(adapted from an email from Tahl Kaminer, Lecturer in Architectural Design and Theory, University of Edinburgh)
Hibernian Community Foundation, the charity arm of Hibernian FC, has launched Game Changer, an ambitious Public Social Partnership in collaboration with many partners, chief among them NHS Lothian and Edinburgh City Council.
‘The aim is to unlock the power and passion associated with football and to make greater use of all Hibernian’s physical, cultural and professional assets, to deliver a better, healthier future for the most vulnerable, disenfranchised or disadvantaged in our communities.’
The project began in 2014 with a series of consultations, brainstorming events, and solicitation of proposals with 300 involved groups. It has now moved to the creation of five ‘task forces’, each focused on a different issue, ranging from the creation of NHS facilities and an enhanced Learning Centre at the Hibs stadium to a family centre at the Hibs training centre near Ormiston. The overarching themes are ‘wealthier and fairer’, ‘safer and stronger’, ‘healthier’, ‘greener’, and ‘smarter’.

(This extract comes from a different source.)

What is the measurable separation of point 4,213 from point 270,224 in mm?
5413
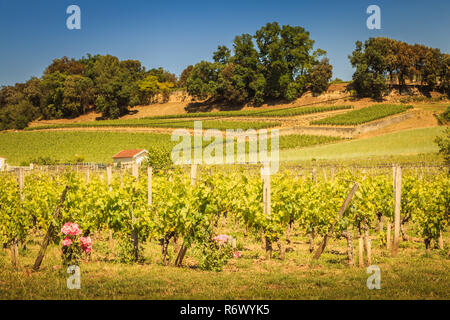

A group of post-graduate students enrolled in the University of Edinburgh’s Urban Strategies and Design programme have been studying Game Changer and possible means of maximising the project’s benefits for the Easter Road area and its residents. At the centre of Game Changer is the possibility of provision of space in the stadium itself, and the donation by Hibs of some of its training area to social and public-interest enterprise. The students are considering these as ‘assets’, but their point of departure is an analysis of Easter Road area and identification of local needs.
In many senses Easter Road is a diverse and mixed area. While there is deprivation and hardship in the neighbourhood, it does not reach the scale of some of Edinburgh’s more deprived areas. There is a diversity of tenures in housing. There is a lack of green space within the area itself (except for parks in Montgomery St, Dickson St), but abundance nearby (Leith Links, Lochend Park). The urban block form is strong, yet there are areas of fragmentation, primarily where industry has been replaced and around the stadium. The shops at the north end of Easter Road appear to struggle, yet there are numerous opportunities for retail and shopping nearby (Leith Walk, south end of Easter Road, Duke St). There is a significant population which has been here long-term, yet also transient population (students, migrants, professionals). These diversities are the most fascinating aspect of the Easter Road area; they allow co-habitation of very different social groups in conditions of high-density. The Easter Road area is, arguably, the only area in Edinburgh in which an intense ‘urban’ condition manifests itself – a conditions which creates challenges as much as it offers opportunities. The students will develop in the next couple of months a set of propositions which will be presented to Game Changer in May. These propositions will be based on their findings and assessment of priorities based on interviews with locals and stakeholders, on data and other information they are gathering.